美津島明編集「直言の宴」

政治・経済・思想・文化全般をカヴァーした言論を展開します。

MMTの変わり種・モスラーの『経済政策をめぐる7つの嘘っぱち』を訳してみました(その22)

2019年09月16日 00時13分25秒 | 経済


*海外との取引は、米国統合政府にとってみれば、spreadsheet(表計算ソフト)という自分の手のひらのなかの単なる数字の移動にすぎない、という趣旨の議論が展開されています。当論を突き詰めれば、どうやら「貿易赤字が膨らむのは困ったことだ」という通念は一面的すぎる、という結論に至りそうです。

再び思い出してください。合衆国財務省証券は、FRBに設けられた普通預金口座にほかなりませんでしたよね。同証券の買い手は、FRBにお金を預け、その後利子を受け取ります。だから同証券は普通預金なのですね。

中国が一年物の財務省証券を買ったとしましょう。それで起こるのは、FRBがFRBに設けられた中国の当座預金口座から1億ドルを引き落とし、FRBに設けられた中国の普通預金口座に1億ドルの数字が付け加えられること。それだけです。

では、中国が合衆国財務省証券を2兆ドル保有しているとしましょう。それらが満期になり中国に返済すべきときを迎えたとき、私たちは何をするのでしょうか。私たちは、2兆ドルをFRBの普通預金口座から同じくFRBの当座預金口座に移して、中国が次に何をしたいと言うのかを待つのです。

すべての合衆国の負債が満期を迎えたとき、これがなすべきすべてなのです。そうして、こういうことは絶え間なく行われていることなのです。FRBは、ドルを自分の帳簿の普通預金口座から当座預金口座に振替えます。人々が財務省証券を買うとき、FRBは、ドルを当座預金口座から普通預金口座に振替えます。それだけのことで大騒ぎをしているわけです。

馬鹿げたことですが、悲劇的なことでもあります。

中国は、私たちアメリカ人が、“赤字を埋め合わせする”のに財務省証券を必要としてなどいないことを知っています。私たちのことを愚か者だと思っていることでしょう。その愚か者には、ガイトナーもクリントンもオバマもサマーズもそのほかすべての閣僚も、米国議会もメインストリームメディアも含まれます。
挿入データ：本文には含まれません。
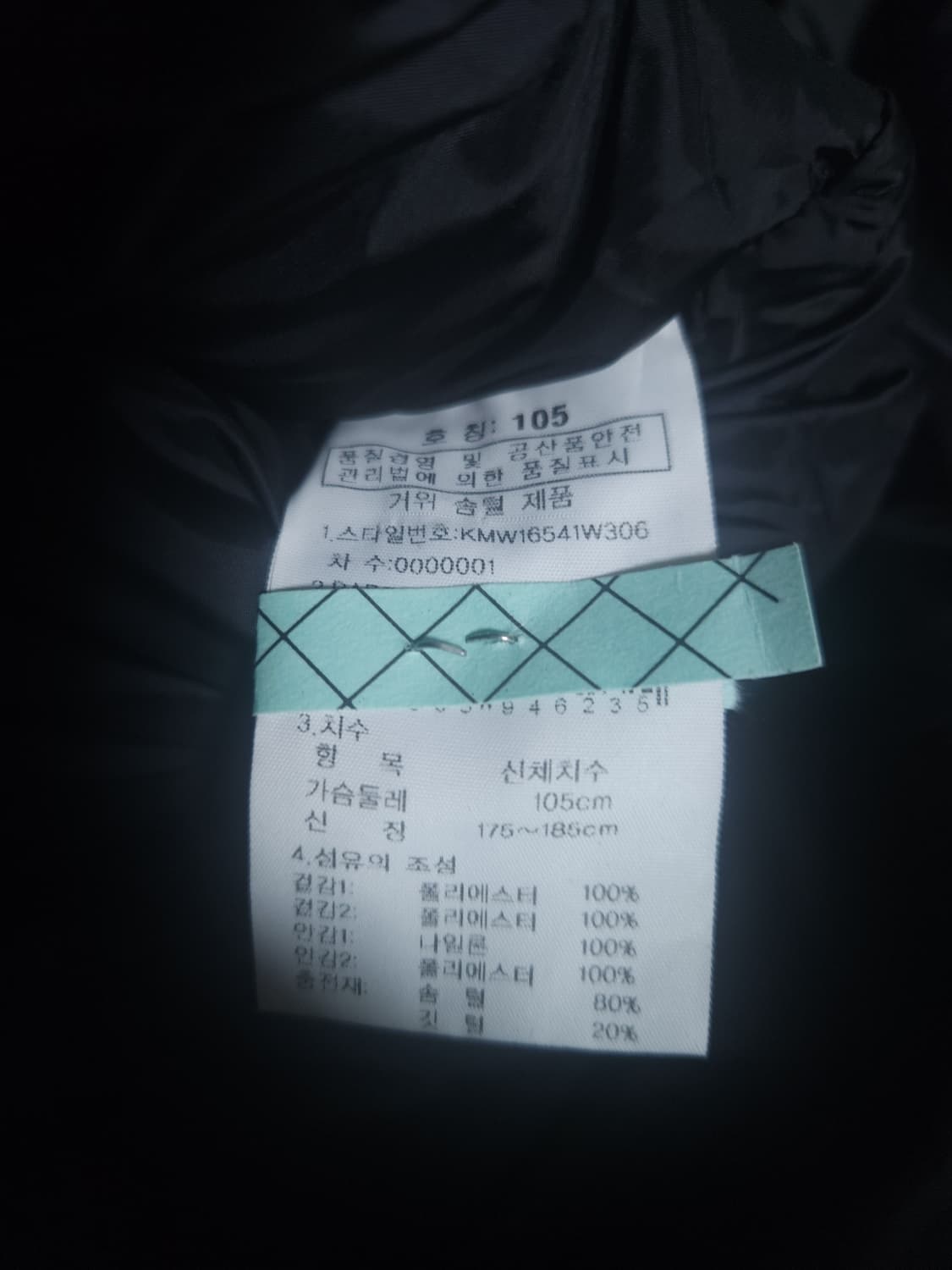 K2 구스다운 고어텍스 패딩, XL 상품이미지7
読者のなかで、興味をお持ちになった方々のために、いま述べたことをもっと技術的な流儀で述べることをお許しいただきたいと思います。例えば、財務省短期証券や中期証券や長期証券が銀行によって買われたとき、政府は、私たちが“通貨制度”と呼ぶ表計算ソフトに2つの記入をします。まず、政府は、FRBに設けられた買い手の準備金口座(当座預金口座)に借方記入をします(すなわち、同口座から控除します)。その次に、FRBに設けられた買い手の証券勘定(普通預金口座)を増やします(貸方記入をします)。前にも述べたとおり、政府は単に自分自身の表計算ソフトの数字を変えるだけなのです。ひとつの数字が減り、もうひとつの数字が増える。中国が保有する財務省証券が満期になり、返済をするという“恐るべき日”を迎えたとき、FRBは、ふたたび自分自身の表計算ソフトの二つの数字を単に入れ替えるだけなのです。FRBは、FRBに設けられた中国の証券勘定に借方記入をします(すなわち、同口座から控除します)。そうして、FRBに設けられた中国の準備金口座(当座預金口座)に貸方記入されます(すなわち数字が上乗せされます)。それがすべてです。それで負債は返済されたのです!
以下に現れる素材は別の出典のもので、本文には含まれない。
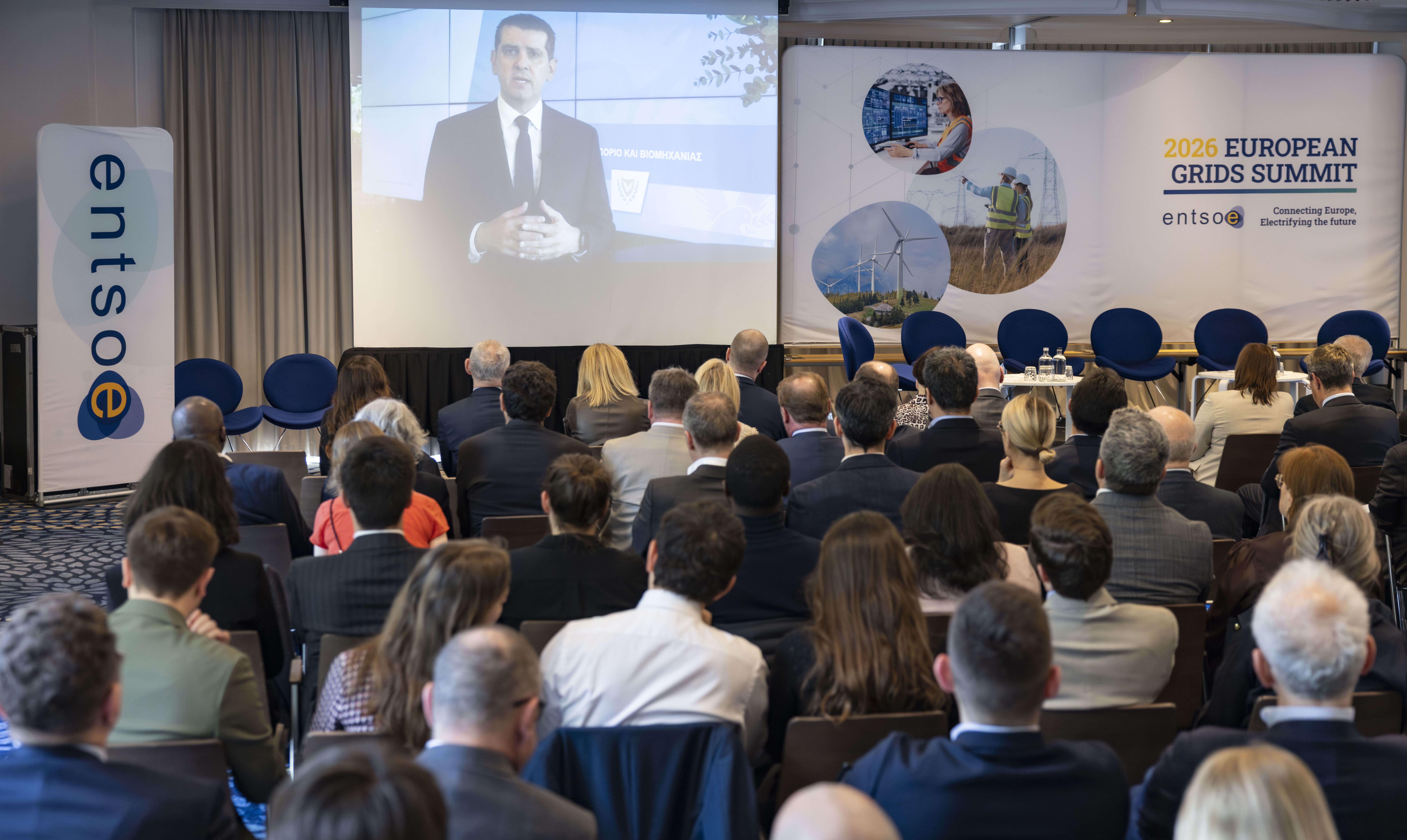 Welcome & Keynote Speeches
さて、中国は、お金を返却されました。中国は、FRBの当座預金口座に多額のUSドルを所持しています。もし中国がそのお金で何か、たとえば車やボートや不動産やほかの通貨を欲しいと思うのなら、ドルという保証金と交換に喜んでそれらを売ろうとする者から市場価格でそれらを買わなければならなりません。そうしてもしも中国が何かを買うなら、FRBは、中国の当座預金口座から代金相当額を差し引き、中国に品物を売った者の当座預金口座に同額を上乗せします。